== DOCUMENT PASSAGE ==

Share Your Favorite Line! What's YOUR Project?

Today we are celebrating you, dear Reader. Whether you have decided to NaNo, or not to NaNo...whether you are writing a new book or the same one that's made you crazy for months, we want to hear from YOU.

You have choices!

Most of us behind the scenes here at WITS have chosen to do NaNoWriMo this year. Some of us plan to win (50K or bust!), but some of us just like to play with bunches of words and be writing cheerleaders for our pals. We've shared our NaNo projects/goals with you and, for those who feel comfortable, the first lines of our work in progress. Some of us got super brave and did both.

We invite you to do the same down in the comments!

Our Work and Goals for November


My maiden voyage...

This will be my first time on the good ship NaNoWriMo. I am a pantser with minor plotting tendencies, so to keep me from panicking I’m doing a bit more planning.

Here’s the logline I devised to guide my project:
A teenage girl who wants to define her own future discovers a strange crystal after following clues found in her grandmother’s cookbook and uses the stone to enter a portal, searching for a way out of her current life.

What else is different?

  • I usually write in third person past tense. This time I’ll be attempting first person. 
  • I’ve been writing YA historical fiction so I thought I’d go all in and change genres while I was at it. This will be YA fantasy/mystery. If you don’t try, you’ll never know.

===
== DATASET RECORDS ==

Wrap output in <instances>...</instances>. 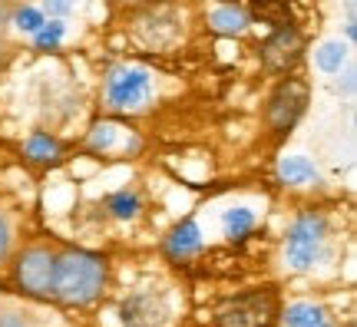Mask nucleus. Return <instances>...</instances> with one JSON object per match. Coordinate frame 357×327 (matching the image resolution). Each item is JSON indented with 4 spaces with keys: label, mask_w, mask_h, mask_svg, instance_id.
I'll use <instances>...</instances> for the list:
<instances>
[{
    "label": "nucleus",
    "mask_w": 357,
    "mask_h": 327,
    "mask_svg": "<svg viewBox=\"0 0 357 327\" xmlns=\"http://www.w3.org/2000/svg\"><path fill=\"white\" fill-rule=\"evenodd\" d=\"M106 277H109V268H106L102 254L83 252V248L56 254V264H53V301L66 304V307H89L102 294Z\"/></svg>",
    "instance_id": "nucleus-1"
},
{
    "label": "nucleus",
    "mask_w": 357,
    "mask_h": 327,
    "mask_svg": "<svg viewBox=\"0 0 357 327\" xmlns=\"http://www.w3.org/2000/svg\"><path fill=\"white\" fill-rule=\"evenodd\" d=\"M307 102H311L307 79H301V76H281L265 102L268 129H271L275 136H288V132L301 123V116L307 113Z\"/></svg>",
    "instance_id": "nucleus-2"
},
{
    "label": "nucleus",
    "mask_w": 357,
    "mask_h": 327,
    "mask_svg": "<svg viewBox=\"0 0 357 327\" xmlns=\"http://www.w3.org/2000/svg\"><path fill=\"white\" fill-rule=\"evenodd\" d=\"M324 238H328V218L321 212H301L284 231V261L294 271L314 268L321 248H324Z\"/></svg>",
    "instance_id": "nucleus-3"
},
{
    "label": "nucleus",
    "mask_w": 357,
    "mask_h": 327,
    "mask_svg": "<svg viewBox=\"0 0 357 327\" xmlns=\"http://www.w3.org/2000/svg\"><path fill=\"white\" fill-rule=\"evenodd\" d=\"M278 317V294L271 288L248 291L215 311V327H271Z\"/></svg>",
    "instance_id": "nucleus-4"
},
{
    "label": "nucleus",
    "mask_w": 357,
    "mask_h": 327,
    "mask_svg": "<svg viewBox=\"0 0 357 327\" xmlns=\"http://www.w3.org/2000/svg\"><path fill=\"white\" fill-rule=\"evenodd\" d=\"M153 93V73L146 66H113L102 79V102L109 109H139Z\"/></svg>",
    "instance_id": "nucleus-5"
},
{
    "label": "nucleus",
    "mask_w": 357,
    "mask_h": 327,
    "mask_svg": "<svg viewBox=\"0 0 357 327\" xmlns=\"http://www.w3.org/2000/svg\"><path fill=\"white\" fill-rule=\"evenodd\" d=\"M53 264H56V254L43 245H30L17 254L13 261V281L17 288L37 298V301H50L53 298Z\"/></svg>",
    "instance_id": "nucleus-6"
},
{
    "label": "nucleus",
    "mask_w": 357,
    "mask_h": 327,
    "mask_svg": "<svg viewBox=\"0 0 357 327\" xmlns=\"http://www.w3.org/2000/svg\"><path fill=\"white\" fill-rule=\"evenodd\" d=\"M132 37L139 40L146 50H169L182 37V20H178L176 7L172 3H155V7H146L142 13H136Z\"/></svg>",
    "instance_id": "nucleus-7"
},
{
    "label": "nucleus",
    "mask_w": 357,
    "mask_h": 327,
    "mask_svg": "<svg viewBox=\"0 0 357 327\" xmlns=\"http://www.w3.org/2000/svg\"><path fill=\"white\" fill-rule=\"evenodd\" d=\"M305 56V33L294 24L275 26L261 43H258V60L271 76H284L288 70L298 66V60Z\"/></svg>",
    "instance_id": "nucleus-8"
},
{
    "label": "nucleus",
    "mask_w": 357,
    "mask_h": 327,
    "mask_svg": "<svg viewBox=\"0 0 357 327\" xmlns=\"http://www.w3.org/2000/svg\"><path fill=\"white\" fill-rule=\"evenodd\" d=\"M166 317L169 307L155 291H136L119 304V321L126 327H162Z\"/></svg>",
    "instance_id": "nucleus-9"
},
{
    "label": "nucleus",
    "mask_w": 357,
    "mask_h": 327,
    "mask_svg": "<svg viewBox=\"0 0 357 327\" xmlns=\"http://www.w3.org/2000/svg\"><path fill=\"white\" fill-rule=\"evenodd\" d=\"M162 252H166L169 261H189L192 254L202 252V228H199V222H192V218L178 222L162 241Z\"/></svg>",
    "instance_id": "nucleus-10"
},
{
    "label": "nucleus",
    "mask_w": 357,
    "mask_h": 327,
    "mask_svg": "<svg viewBox=\"0 0 357 327\" xmlns=\"http://www.w3.org/2000/svg\"><path fill=\"white\" fill-rule=\"evenodd\" d=\"M248 10L245 7H238V3H231V0H225V3H218V7H212L208 10V30H215L218 37H242L245 30H248Z\"/></svg>",
    "instance_id": "nucleus-11"
},
{
    "label": "nucleus",
    "mask_w": 357,
    "mask_h": 327,
    "mask_svg": "<svg viewBox=\"0 0 357 327\" xmlns=\"http://www.w3.org/2000/svg\"><path fill=\"white\" fill-rule=\"evenodd\" d=\"M248 20H261L268 26L294 24L291 0H248Z\"/></svg>",
    "instance_id": "nucleus-12"
},
{
    "label": "nucleus",
    "mask_w": 357,
    "mask_h": 327,
    "mask_svg": "<svg viewBox=\"0 0 357 327\" xmlns=\"http://www.w3.org/2000/svg\"><path fill=\"white\" fill-rule=\"evenodd\" d=\"M60 152H63V146H60V139L50 136V132H30V139L24 142V155L26 162L33 165H53L56 159H60Z\"/></svg>",
    "instance_id": "nucleus-13"
},
{
    "label": "nucleus",
    "mask_w": 357,
    "mask_h": 327,
    "mask_svg": "<svg viewBox=\"0 0 357 327\" xmlns=\"http://www.w3.org/2000/svg\"><path fill=\"white\" fill-rule=\"evenodd\" d=\"M278 178L284 185H311L318 182V165L307 155H284L278 162Z\"/></svg>",
    "instance_id": "nucleus-14"
},
{
    "label": "nucleus",
    "mask_w": 357,
    "mask_h": 327,
    "mask_svg": "<svg viewBox=\"0 0 357 327\" xmlns=\"http://www.w3.org/2000/svg\"><path fill=\"white\" fill-rule=\"evenodd\" d=\"M328 317H331L328 314V307L311 304V301H294L281 311L284 327H314V324H321V321H328Z\"/></svg>",
    "instance_id": "nucleus-15"
},
{
    "label": "nucleus",
    "mask_w": 357,
    "mask_h": 327,
    "mask_svg": "<svg viewBox=\"0 0 357 327\" xmlns=\"http://www.w3.org/2000/svg\"><path fill=\"white\" fill-rule=\"evenodd\" d=\"M255 212L252 208H229L222 215V231L229 241H245L252 231H255Z\"/></svg>",
    "instance_id": "nucleus-16"
},
{
    "label": "nucleus",
    "mask_w": 357,
    "mask_h": 327,
    "mask_svg": "<svg viewBox=\"0 0 357 327\" xmlns=\"http://www.w3.org/2000/svg\"><path fill=\"white\" fill-rule=\"evenodd\" d=\"M106 208H109V215L119 218V222H132V218H139V212H142V199L132 189H119L116 195L106 199Z\"/></svg>",
    "instance_id": "nucleus-17"
},
{
    "label": "nucleus",
    "mask_w": 357,
    "mask_h": 327,
    "mask_svg": "<svg viewBox=\"0 0 357 327\" xmlns=\"http://www.w3.org/2000/svg\"><path fill=\"white\" fill-rule=\"evenodd\" d=\"M314 63L321 73H341V66L347 63V43L341 40H328L314 50Z\"/></svg>",
    "instance_id": "nucleus-18"
},
{
    "label": "nucleus",
    "mask_w": 357,
    "mask_h": 327,
    "mask_svg": "<svg viewBox=\"0 0 357 327\" xmlns=\"http://www.w3.org/2000/svg\"><path fill=\"white\" fill-rule=\"evenodd\" d=\"M30 37H33V47H37V50H56V47H60V40L66 37V24L53 17L50 24H43L37 33H30Z\"/></svg>",
    "instance_id": "nucleus-19"
},
{
    "label": "nucleus",
    "mask_w": 357,
    "mask_h": 327,
    "mask_svg": "<svg viewBox=\"0 0 357 327\" xmlns=\"http://www.w3.org/2000/svg\"><path fill=\"white\" fill-rule=\"evenodd\" d=\"M10 24L17 26L20 33H37L40 26L47 24V17H43V10H37V7L24 3V7H17V10L10 13Z\"/></svg>",
    "instance_id": "nucleus-20"
},
{
    "label": "nucleus",
    "mask_w": 357,
    "mask_h": 327,
    "mask_svg": "<svg viewBox=\"0 0 357 327\" xmlns=\"http://www.w3.org/2000/svg\"><path fill=\"white\" fill-rule=\"evenodd\" d=\"M116 132H119L116 123H96V126L89 129V149L93 152H109L116 146Z\"/></svg>",
    "instance_id": "nucleus-21"
},
{
    "label": "nucleus",
    "mask_w": 357,
    "mask_h": 327,
    "mask_svg": "<svg viewBox=\"0 0 357 327\" xmlns=\"http://www.w3.org/2000/svg\"><path fill=\"white\" fill-rule=\"evenodd\" d=\"M10 248H13V225L7 212H0V264L10 258Z\"/></svg>",
    "instance_id": "nucleus-22"
},
{
    "label": "nucleus",
    "mask_w": 357,
    "mask_h": 327,
    "mask_svg": "<svg viewBox=\"0 0 357 327\" xmlns=\"http://www.w3.org/2000/svg\"><path fill=\"white\" fill-rule=\"evenodd\" d=\"M73 7H77V0H43V13H50L56 20H63Z\"/></svg>",
    "instance_id": "nucleus-23"
},
{
    "label": "nucleus",
    "mask_w": 357,
    "mask_h": 327,
    "mask_svg": "<svg viewBox=\"0 0 357 327\" xmlns=\"http://www.w3.org/2000/svg\"><path fill=\"white\" fill-rule=\"evenodd\" d=\"M0 327H30V321L17 311H0Z\"/></svg>",
    "instance_id": "nucleus-24"
},
{
    "label": "nucleus",
    "mask_w": 357,
    "mask_h": 327,
    "mask_svg": "<svg viewBox=\"0 0 357 327\" xmlns=\"http://www.w3.org/2000/svg\"><path fill=\"white\" fill-rule=\"evenodd\" d=\"M314 327H334V321L328 317V321H321V324H314Z\"/></svg>",
    "instance_id": "nucleus-25"
}]
</instances>
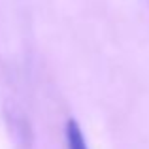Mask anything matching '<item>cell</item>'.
<instances>
[{"label":"cell","mask_w":149,"mask_h":149,"mask_svg":"<svg viewBox=\"0 0 149 149\" xmlns=\"http://www.w3.org/2000/svg\"><path fill=\"white\" fill-rule=\"evenodd\" d=\"M66 146L68 149H89L81 127L77 125L76 119H68V123H66Z\"/></svg>","instance_id":"1"}]
</instances>
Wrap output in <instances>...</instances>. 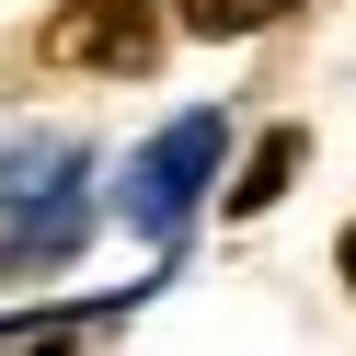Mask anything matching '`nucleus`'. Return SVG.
<instances>
[{
  "mask_svg": "<svg viewBox=\"0 0 356 356\" xmlns=\"http://www.w3.org/2000/svg\"><path fill=\"white\" fill-rule=\"evenodd\" d=\"M299 0H172V24L184 35H207V47H230V35H264V24H287Z\"/></svg>",
  "mask_w": 356,
  "mask_h": 356,
  "instance_id": "obj_3",
  "label": "nucleus"
},
{
  "mask_svg": "<svg viewBox=\"0 0 356 356\" xmlns=\"http://www.w3.org/2000/svg\"><path fill=\"white\" fill-rule=\"evenodd\" d=\"M299 127H276V138H264L253 149V172H241V184H230V218H264V207H276V195H287V172H299Z\"/></svg>",
  "mask_w": 356,
  "mask_h": 356,
  "instance_id": "obj_4",
  "label": "nucleus"
},
{
  "mask_svg": "<svg viewBox=\"0 0 356 356\" xmlns=\"http://www.w3.org/2000/svg\"><path fill=\"white\" fill-rule=\"evenodd\" d=\"M333 264H345V287H356V230H345V241H333Z\"/></svg>",
  "mask_w": 356,
  "mask_h": 356,
  "instance_id": "obj_5",
  "label": "nucleus"
},
{
  "mask_svg": "<svg viewBox=\"0 0 356 356\" xmlns=\"http://www.w3.org/2000/svg\"><path fill=\"white\" fill-rule=\"evenodd\" d=\"M47 58H58V70L138 81L149 58H161V0H58V12H47Z\"/></svg>",
  "mask_w": 356,
  "mask_h": 356,
  "instance_id": "obj_2",
  "label": "nucleus"
},
{
  "mask_svg": "<svg viewBox=\"0 0 356 356\" xmlns=\"http://www.w3.org/2000/svg\"><path fill=\"white\" fill-rule=\"evenodd\" d=\"M218 138H230L218 115H172L161 138H149L138 161H127V195H115V207L138 218L149 241H172V230L195 218V195H207V172H218Z\"/></svg>",
  "mask_w": 356,
  "mask_h": 356,
  "instance_id": "obj_1",
  "label": "nucleus"
}]
</instances>
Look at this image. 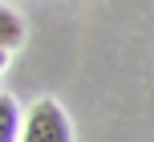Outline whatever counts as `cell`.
I'll list each match as a JSON object with an SVG mask.
<instances>
[{"label": "cell", "instance_id": "cell-4", "mask_svg": "<svg viewBox=\"0 0 154 142\" xmlns=\"http://www.w3.org/2000/svg\"><path fill=\"white\" fill-rule=\"evenodd\" d=\"M4 65H8V49H0V73H4Z\"/></svg>", "mask_w": 154, "mask_h": 142}, {"label": "cell", "instance_id": "cell-3", "mask_svg": "<svg viewBox=\"0 0 154 142\" xmlns=\"http://www.w3.org/2000/svg\"><path fill=\"white\" fill-rule=\"evenodd\" d=\"M20 41H24V20L0 4V49H16Z\"/></svg>", "mask_w": 154, "mask_h": 142}, {"label": "cell", "instance_id": "cell-1", "mask_svg": "<svg viewBox=\"0 0 154 142\" xmlns=\"http://www.w3.org/2000/svg\"><path fill=\"white\" fill-rule=\"evenodd\" d=\"M20 142H73L69 118L53 97H45V102H37L29 110V118L20 126Z\"/></svg>", "mask_w": 154, "mask_h": 142}, {"label": "cell", "instance_id": "cell-2", "mask_svg": "<svg viewBox=\"0 0 154 142\" xmlns=\"http://www.w3.org/2000/svg\"><path fill=\"white\" fill-rule=\"evenodd\" d=\"M20 110H16L12 97L0 94V142H20Z\"/></svg>", "mask_w": 154, "mask_h": 142}]
</instances>
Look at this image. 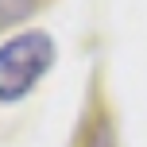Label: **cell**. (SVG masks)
<instances>
[{"mask_svg":"<svg viewBox=\"0 0 147 147\" xmlns=\"http://www.w3.org/2000/svg\"><path fill=\"white\" fill-rule=\"evenodd\" d=\"M54 66V39L47 31H23L0 47V101L12 105L35 89V81Z\"/></svg>","mask_w":147,"mask_h":147,"instance_id":"1","label":"cell"},{"mask_svg":"<svg viewBox=\"0 0 147 147\" xmlns=\"http://www.w3.org/2000/svg\"><path fill=\"white\" fill-rule=\"evenodd\" d=\"M39 0H0V27H12V23H23L31 12H35Z\"/></svg>","mask_w":147,"mask_h":147,"instance_id":"2","label":"cell"}]
</instances>
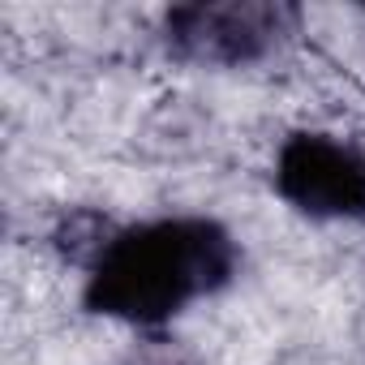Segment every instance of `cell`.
<instances>
[{
	"mask_svg": "<svg viewBox=\"0 0 365 365\" xmlns=\"http://www.w3.org/2000/svg\"><path fill=\"white\" fill-rule=\"evenodd\" d=\"M241 271V241L215 215L176 211L108 224L82 262V309L142 335L220 297Z\"/></svg>",
	"mask_w": 365,
	"mask_h": 365,
	"instance_id": "cell-1",
	"label": "cell"
},
{
	"mask_svg": "<svg viewBox=\"0 0 365 365\" xmlns=\"http://www.w3.org/2000/svg\"><path fill=\"white\" fill-rule=\"evenodd\" d=\"M305 26L284 0H198L159 14V43L194 69H250L279 56Z\"/></svg>",
	"mask_w": 365,
	"mask_h": 365,
	"instance_id": "cell-2",
	"label": "cell"
},
{
	"mask_svg": "<svg viewBox=\"0 0 365 365\" xmlns=\"http://www.w3.org/2000/svg\"><path fill=\"white\" fill-rule=\"evenodd\" d=\"M275 198L314 224H365V146L331 129H297L271 159Z\"/></svg>",
	"mask_w": 365,
	"mask_h": 365,
	"instance_id": "cell-3",
	"label": "cell"
},
{
	"mask_svg": "<svg viewBox=\"0 0 365 365\" xmlns=\"http://www.w3.org/2000/svg\"><path fill=\"white\" fill-rule=\"evenodd\" d=\"M120 365H198L176 339H163V335H146L142 344H133L125 352Z\"/></svg>",
	"mask_w": 365,
	"mask_h": 365,
	"instance_id": "cell-4",
	"label": "cell"
}]
</instances>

===

▶ [PROBLEM] From the NaNoWriMo post, pull out the stretch from "Our Work and" through "bit more planning.", copied word for word.

▶ [COMPLETED TASK]
Our Work and Goals for November


My maiden voyage...

This will be my first time on the good ship NaNoWriMo. I am a pantser with minor plotting tendencies, so to keep me from panicking I’m doing a bit more planning.